Zulip Chat Archive
Stream: general
Topic: Minimizer script
Anne Baanen (Oct 11 2023 at 15:07):
I wrote a semi-automatic minimization script for creating a #mwe from a test case. This script is inspired by coq-bug-minimizer
.
Basic usage is to create a file, say testcase.lean
, that exhibits some error, for example a timeout. Run ./scripts/minimizer testcase.lean
and it will automatically create and update a more minimal testcase.min.1.lean
which exhibits the same error¹. The file is updated as more minimization passes succeed.
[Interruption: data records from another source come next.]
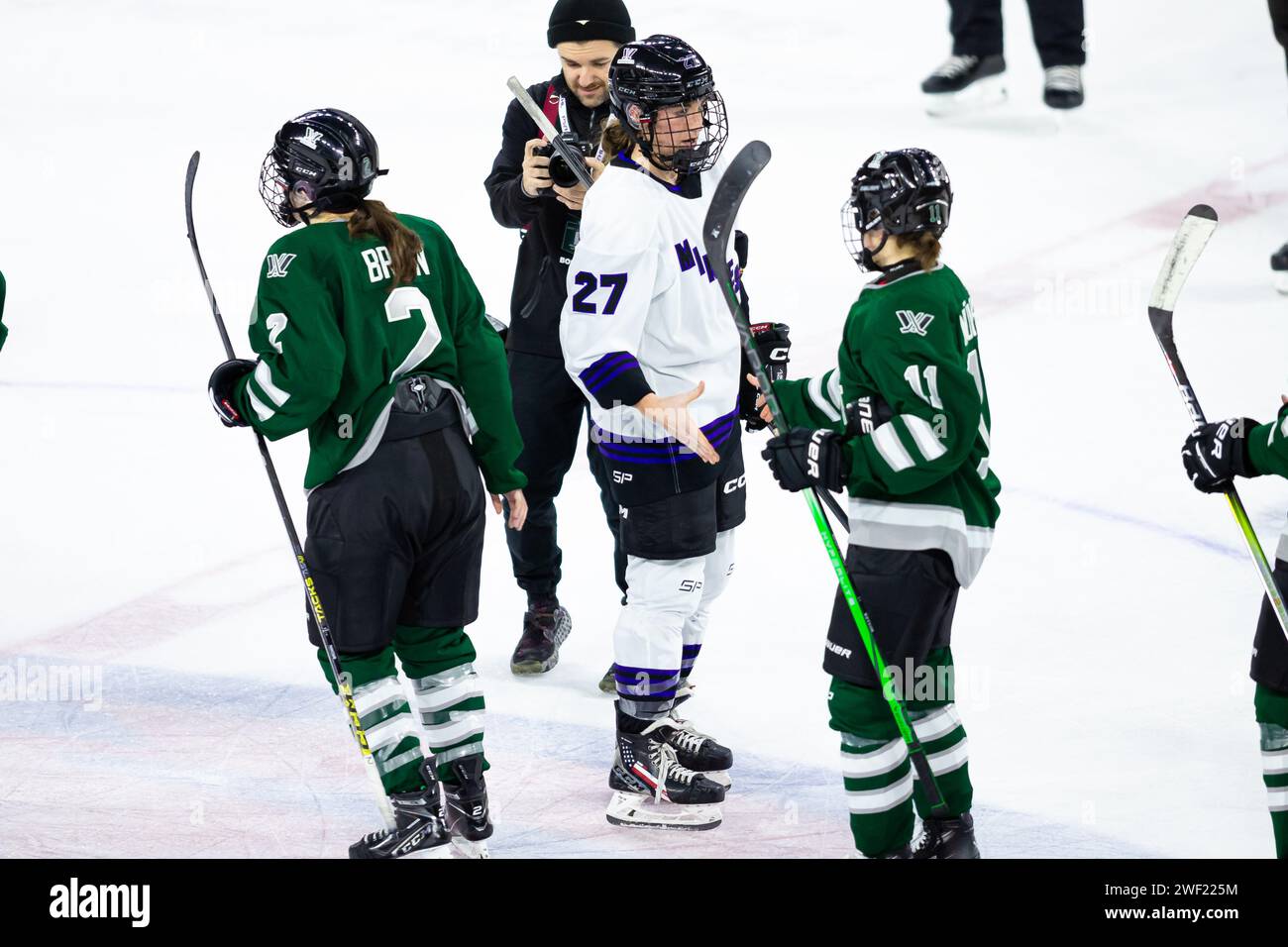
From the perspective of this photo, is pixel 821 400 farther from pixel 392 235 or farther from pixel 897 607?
pixel 392 235

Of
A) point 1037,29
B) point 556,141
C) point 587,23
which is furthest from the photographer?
point 1037,29

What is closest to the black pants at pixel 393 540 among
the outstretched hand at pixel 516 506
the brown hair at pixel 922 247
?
the outstretched hand at pixel 516 506

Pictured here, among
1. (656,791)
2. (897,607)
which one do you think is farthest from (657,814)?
→ (897,607)

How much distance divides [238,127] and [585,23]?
3.60 meters

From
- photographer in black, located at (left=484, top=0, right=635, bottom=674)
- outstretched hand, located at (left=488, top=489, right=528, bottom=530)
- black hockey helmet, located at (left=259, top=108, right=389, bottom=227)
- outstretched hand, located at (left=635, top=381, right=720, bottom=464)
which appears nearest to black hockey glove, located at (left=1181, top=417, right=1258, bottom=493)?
outstretched hand, located at (left=635, top=381, right=720, bottom=464)

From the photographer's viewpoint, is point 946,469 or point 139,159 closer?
point 946,469

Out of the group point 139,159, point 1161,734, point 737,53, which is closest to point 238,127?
point 139,159

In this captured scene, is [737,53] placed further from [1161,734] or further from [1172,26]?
[1161,734]

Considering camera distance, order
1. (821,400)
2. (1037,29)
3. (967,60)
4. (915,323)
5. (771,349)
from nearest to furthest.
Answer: (915,323), (821,400), (771,349), (1037,29), (967,60)

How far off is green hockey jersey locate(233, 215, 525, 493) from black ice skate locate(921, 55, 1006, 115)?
4.29 meters

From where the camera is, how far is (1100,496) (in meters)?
→ 4.29

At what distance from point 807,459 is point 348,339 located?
2.43 ft

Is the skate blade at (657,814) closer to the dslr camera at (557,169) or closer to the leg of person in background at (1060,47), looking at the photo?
the dslr camera at (557,169)

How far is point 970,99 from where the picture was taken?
6.92 m
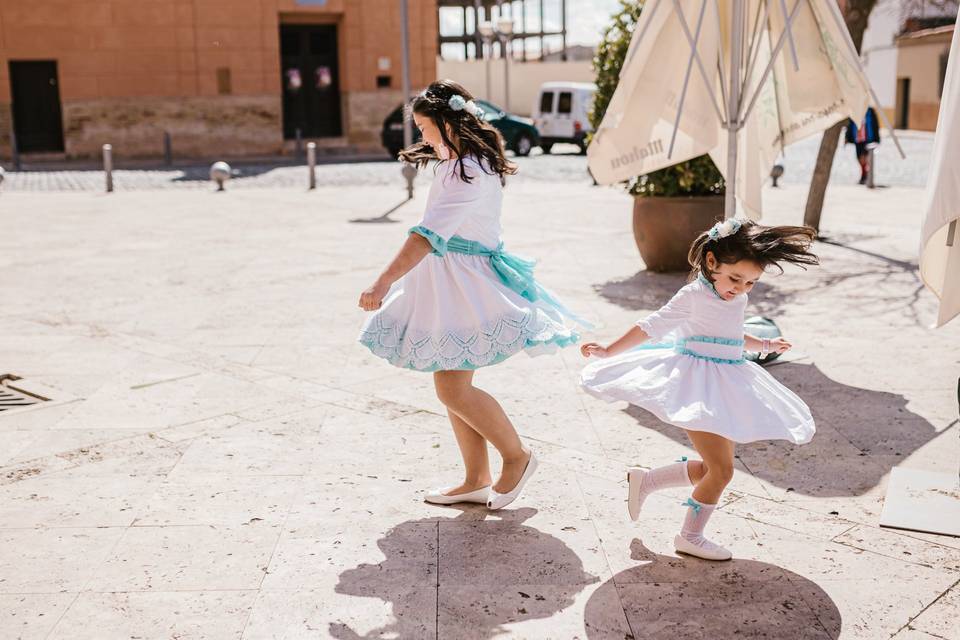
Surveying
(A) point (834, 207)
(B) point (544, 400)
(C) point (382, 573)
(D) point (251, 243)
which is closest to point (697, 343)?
(C) point (382, 573)

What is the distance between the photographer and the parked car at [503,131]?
27.1m

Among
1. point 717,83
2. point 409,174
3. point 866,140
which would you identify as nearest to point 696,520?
point 717,83

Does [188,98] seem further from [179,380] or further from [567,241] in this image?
[179,380]

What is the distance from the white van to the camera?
1152 inches

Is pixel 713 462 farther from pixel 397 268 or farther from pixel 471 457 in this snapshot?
pixel 397 268

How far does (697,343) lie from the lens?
12.4 ft

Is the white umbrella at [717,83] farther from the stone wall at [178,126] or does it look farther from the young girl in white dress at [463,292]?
the stone wall at [178,126]

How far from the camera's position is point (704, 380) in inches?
146

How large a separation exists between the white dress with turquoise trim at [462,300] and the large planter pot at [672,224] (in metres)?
5.17

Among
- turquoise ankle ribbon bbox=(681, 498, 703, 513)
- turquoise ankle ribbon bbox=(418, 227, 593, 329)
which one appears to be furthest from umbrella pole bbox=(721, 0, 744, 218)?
turquoise ankle ribbon bbox=(681, 498, 703, 513)

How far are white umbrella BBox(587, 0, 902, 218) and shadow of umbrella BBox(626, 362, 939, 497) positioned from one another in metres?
1.55

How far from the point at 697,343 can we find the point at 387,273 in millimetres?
1137

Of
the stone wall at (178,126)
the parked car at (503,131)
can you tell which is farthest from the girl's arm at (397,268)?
the stone wall at (178,126)

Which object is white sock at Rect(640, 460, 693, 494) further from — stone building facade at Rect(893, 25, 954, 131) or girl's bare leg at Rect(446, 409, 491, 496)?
stone building facade at Rect(893, 25, 954, 131)
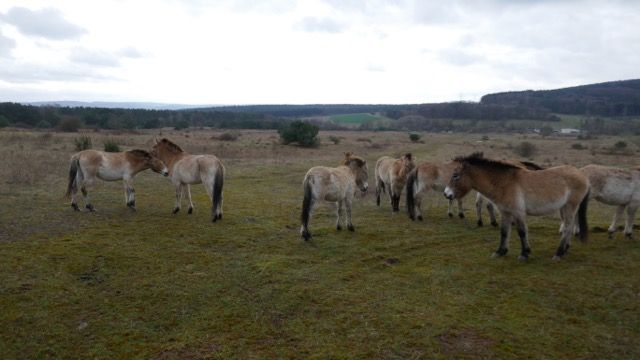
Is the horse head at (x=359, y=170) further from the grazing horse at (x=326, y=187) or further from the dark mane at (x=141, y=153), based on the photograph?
the dark mane at (x=141, y=153)

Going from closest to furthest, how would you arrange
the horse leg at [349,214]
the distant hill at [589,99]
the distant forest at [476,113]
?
the horse leg at [349,214] < the distant forest at [476,113] < the distant hill at [589,99]

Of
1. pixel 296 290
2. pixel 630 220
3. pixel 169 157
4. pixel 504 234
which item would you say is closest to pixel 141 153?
pixel 169 157

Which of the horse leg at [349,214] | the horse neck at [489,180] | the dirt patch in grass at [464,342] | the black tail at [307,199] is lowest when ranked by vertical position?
the dirt patch in grass at [464,342]

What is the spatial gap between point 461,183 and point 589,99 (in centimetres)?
14087

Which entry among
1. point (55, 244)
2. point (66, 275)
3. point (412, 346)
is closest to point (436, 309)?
point (412, 346)

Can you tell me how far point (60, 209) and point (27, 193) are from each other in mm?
2965

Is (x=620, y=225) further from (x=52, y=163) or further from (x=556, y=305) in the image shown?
(x=52, y=163)

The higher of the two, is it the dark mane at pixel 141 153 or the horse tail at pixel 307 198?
the dark mane at pixel 141 153

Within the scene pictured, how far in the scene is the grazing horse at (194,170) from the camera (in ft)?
37.0

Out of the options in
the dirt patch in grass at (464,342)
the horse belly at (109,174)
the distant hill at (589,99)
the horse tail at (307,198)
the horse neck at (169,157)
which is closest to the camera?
the dirt patch in grass at (464,342)

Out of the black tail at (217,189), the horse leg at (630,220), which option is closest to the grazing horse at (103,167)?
the black tail at (217,189)

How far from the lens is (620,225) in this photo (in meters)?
11.6

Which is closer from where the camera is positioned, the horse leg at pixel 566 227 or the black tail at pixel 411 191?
the horse leg at pixel 566 227

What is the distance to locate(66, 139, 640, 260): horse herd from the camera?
847cm
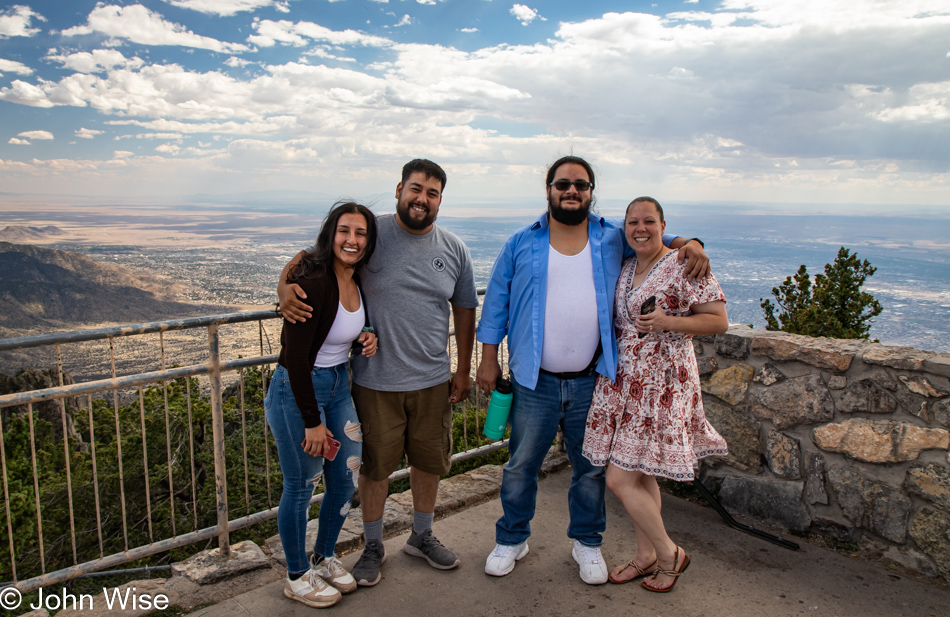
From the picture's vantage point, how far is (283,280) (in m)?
2.39

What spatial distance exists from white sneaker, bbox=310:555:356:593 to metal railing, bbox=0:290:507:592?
58cm

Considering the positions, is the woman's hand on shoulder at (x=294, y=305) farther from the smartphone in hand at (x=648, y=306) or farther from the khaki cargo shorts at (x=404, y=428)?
the smartphone in hand at (x=648, y=306)

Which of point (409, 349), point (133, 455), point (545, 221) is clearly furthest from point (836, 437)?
point (133, 455)

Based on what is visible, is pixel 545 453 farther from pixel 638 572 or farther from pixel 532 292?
pixel 532 292

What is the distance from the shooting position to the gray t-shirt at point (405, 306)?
2.71 meters

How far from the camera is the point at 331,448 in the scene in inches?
100

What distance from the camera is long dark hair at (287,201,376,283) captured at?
7.91 feet

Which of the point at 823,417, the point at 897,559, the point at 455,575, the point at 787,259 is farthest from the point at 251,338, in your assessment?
the point at 787,259

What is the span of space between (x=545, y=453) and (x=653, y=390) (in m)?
0.67

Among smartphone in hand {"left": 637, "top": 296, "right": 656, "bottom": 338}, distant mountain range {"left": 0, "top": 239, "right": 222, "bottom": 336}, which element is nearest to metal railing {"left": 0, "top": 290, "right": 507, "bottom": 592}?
smartphone in hand {"left": 637, "top": 296, "right": 656, "bottom": 338}

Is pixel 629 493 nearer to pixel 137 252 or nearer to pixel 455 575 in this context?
pixel 455 575

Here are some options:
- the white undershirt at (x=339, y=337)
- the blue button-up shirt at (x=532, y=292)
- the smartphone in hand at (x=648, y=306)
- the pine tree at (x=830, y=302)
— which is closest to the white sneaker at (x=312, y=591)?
the white undershirt at (x=339, y=337)

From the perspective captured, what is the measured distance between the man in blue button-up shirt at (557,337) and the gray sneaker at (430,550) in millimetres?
202

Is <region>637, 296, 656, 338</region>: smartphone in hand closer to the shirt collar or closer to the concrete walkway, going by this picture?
the shirt collar
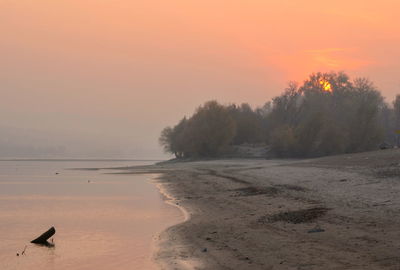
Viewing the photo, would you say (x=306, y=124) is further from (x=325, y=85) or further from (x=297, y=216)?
(x=297, y=216)

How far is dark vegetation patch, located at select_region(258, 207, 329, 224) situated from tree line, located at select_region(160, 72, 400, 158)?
6781cm

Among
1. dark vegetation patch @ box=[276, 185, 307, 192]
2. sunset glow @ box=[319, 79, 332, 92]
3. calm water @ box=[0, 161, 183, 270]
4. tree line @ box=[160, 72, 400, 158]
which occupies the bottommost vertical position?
calm water @ box=[0, 161, 183, 270]

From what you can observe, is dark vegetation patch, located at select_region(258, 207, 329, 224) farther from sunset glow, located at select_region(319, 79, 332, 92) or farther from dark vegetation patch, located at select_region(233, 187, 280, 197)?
sunset glow, located at select_region(319, 79, 332, 92)

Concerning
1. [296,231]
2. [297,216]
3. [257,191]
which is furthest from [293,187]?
[296,231]

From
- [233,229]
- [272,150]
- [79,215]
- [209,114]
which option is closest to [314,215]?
[233,229]

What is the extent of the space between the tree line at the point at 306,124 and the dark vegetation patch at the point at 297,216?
67.8 m

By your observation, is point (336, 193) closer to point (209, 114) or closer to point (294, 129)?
point (294, 129)

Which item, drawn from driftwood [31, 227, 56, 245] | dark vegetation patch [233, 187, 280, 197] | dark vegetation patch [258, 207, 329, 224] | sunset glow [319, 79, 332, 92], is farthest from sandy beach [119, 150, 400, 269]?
sunset glow [319, 79, 332, 92]

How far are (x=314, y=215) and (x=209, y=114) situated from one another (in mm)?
81023

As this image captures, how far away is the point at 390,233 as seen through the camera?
1153cm

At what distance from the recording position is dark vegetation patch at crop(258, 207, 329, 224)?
15.1 metres

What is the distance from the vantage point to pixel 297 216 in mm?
15797

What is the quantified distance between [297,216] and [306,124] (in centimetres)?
7054

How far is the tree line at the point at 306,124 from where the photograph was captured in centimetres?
8375
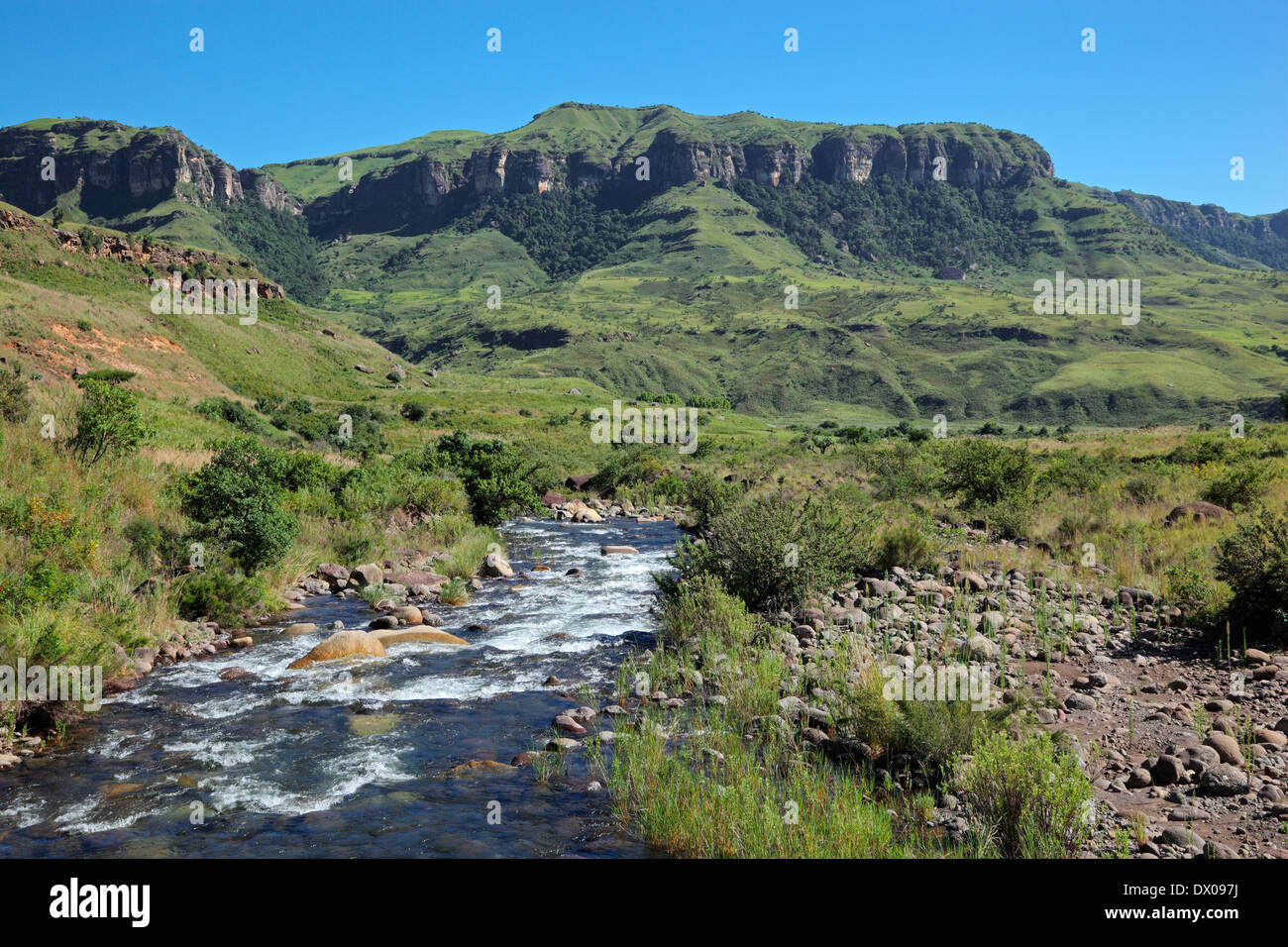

When no more minimization applies and the script stops, or you are tired of waiting and you kill the script, you can edit testcase.min.1.lean
manually, and restart the script on your edited output by running ./scripts/minimizer testcase.min.1.lean
. The script produces testcase.min.2.lean
etc.
The architecture applies a sequence of minimization passes repeatedly, stopping when no more pass has made progress. The passes can do basically anything with the source, and make progress when the new file is different but exhibits the same error. I've implemented a few naïve textual replacements like substituting everything that comes after a :=
with sorry
. Since only a subset of those changes will actually work, the script includes a framework that bisects the set of changes to find exactly what can be done. That also means very brute-force changes like deleting declarations can be done in a pass.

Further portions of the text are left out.